Summarizing

A summary is a synthesis of the key ideas of a piece of writing, restated in your own words – i.e., paraphrased.  You may write a summary as a stand-alone assignment or as part of a longer paper.  Whenever you summarize, you must be careful not to copy the exact wording of the original source.


How do I summarize?

A good summary:

  • Identifies the writer of the original text.

  • Synthesizes the writer’s key ideas.

  • Presents the information neutrally.

Summaries can vary in length.  Follow the directions given by your instructor for how long the summary should be.


An example of summarizing:

Original text:

America has changed dramatically during recent years. Not only has the number of graduates in traditional engineering disciplines such as mechanical, civil, electrical, chemical, and aeronautical engineering declined, but in most of the premier American universities engineering curricula now concentrate on and encourage largely the study of engineering science.  As a result, there are declining offerings in engineering subjects dealing with infrastructure, the environment, and related issues, and greater concentration on high technology subjects, largely supporting increasingly complex scientific developments. While the latter is important, it should not be at the expense of more traditional engineering.

Rapidly developing economies such as China and India, as well as other industrial countries in Europe and Asia, continue to encourage and advance the teaching of engineering. Both China and India, respectively, graduate six and eight times as many traditional engineers as does the United States. Other industrial countries at minimum maintain their output, while America suffers an increasingly serious decline in the number of engineering graduates and a lack of well-educated engineers. (169 words)

(Source:  Excerpted from Frankel, E.G. (2008, May/June) Change in education: The cost of sacrificing fundamentals. MIT Faculty Newsletter, XX, 5, 13.)


One-paragraph Summary:

In a 2008 Faculty Newsletter article, “Change in Education: The cost of sacrificing fundamentals,” MIT Professor Emeritus Ernst G. Frankel expresses his concerns regarding the current state of American engineering education.  He notes that the number of students focusing on traditional areas of engineering has decreased while the number interested in the high-technology end of the field has increased.   Frankel points out that other industrial nations produce far more traditionally-trained engineers than we do, and believes we have fallen seriously behind. (81 words)

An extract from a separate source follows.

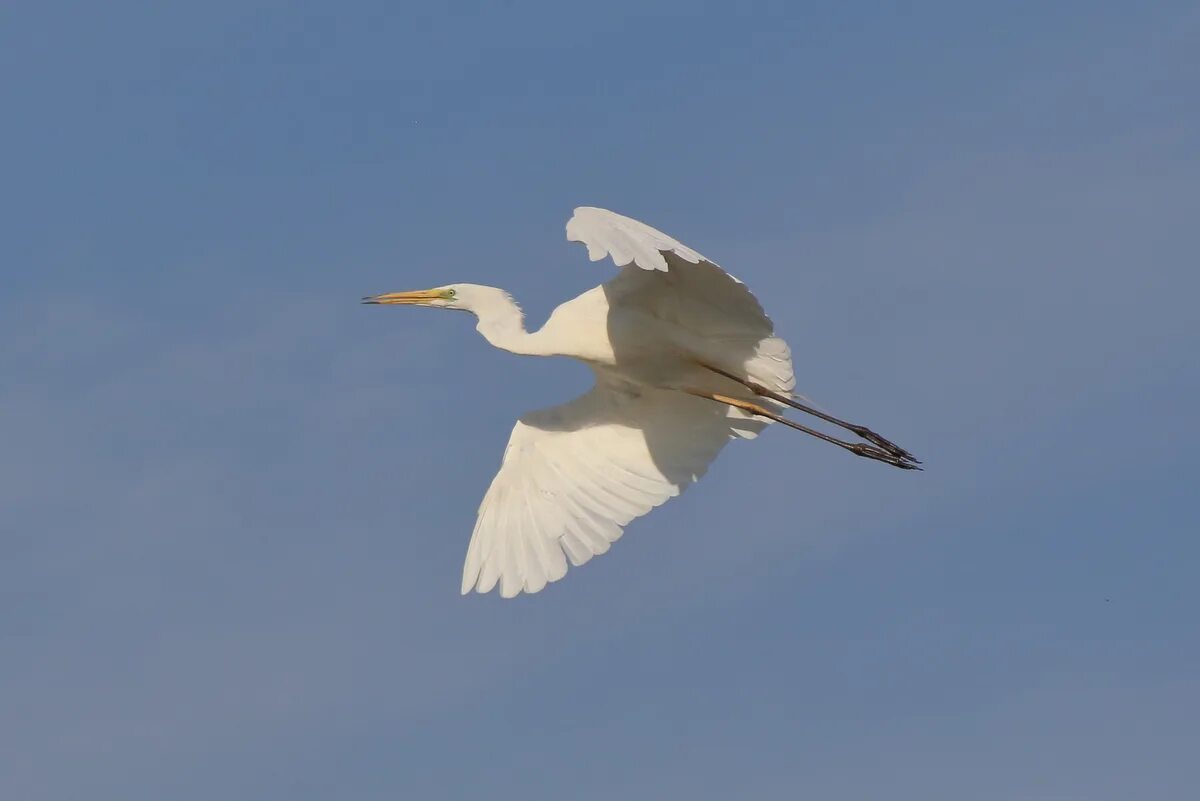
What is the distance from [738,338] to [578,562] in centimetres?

Why is this a good summary?



The summary identifies the writer, the date of publication, and the source, and restates the key ideas using original wording.  The summary reports on the author’s point of view, but reports this neutrally.


One-line summary:

MIT Professor Emeritus Ernst G. Frankel (2008) has called for a return to a course of study that emphasizes the traditional skills of engineering, noting that the number of American engineering graduates with these skills has fallen sharply when compared to the number coming from other countries. (47 words)

Why is this a good summary?

This one-line summary identifies the writer and synthesizes the key ideas.  A short summary like this might appear in the literature review of research paper in which the student gathers together the findings or opinions of scholars on a given subject.


What is the difference between paraphrasing and summarizing?

Summarizing and paraphrasing are somewhat different. A paraphrase is about the same length as the original source, while a summary is much shorter. Nevertheless, when you summarize, you must be careful not to copy the exact wording of the original source. Follow the same rules as you would for paraphrase.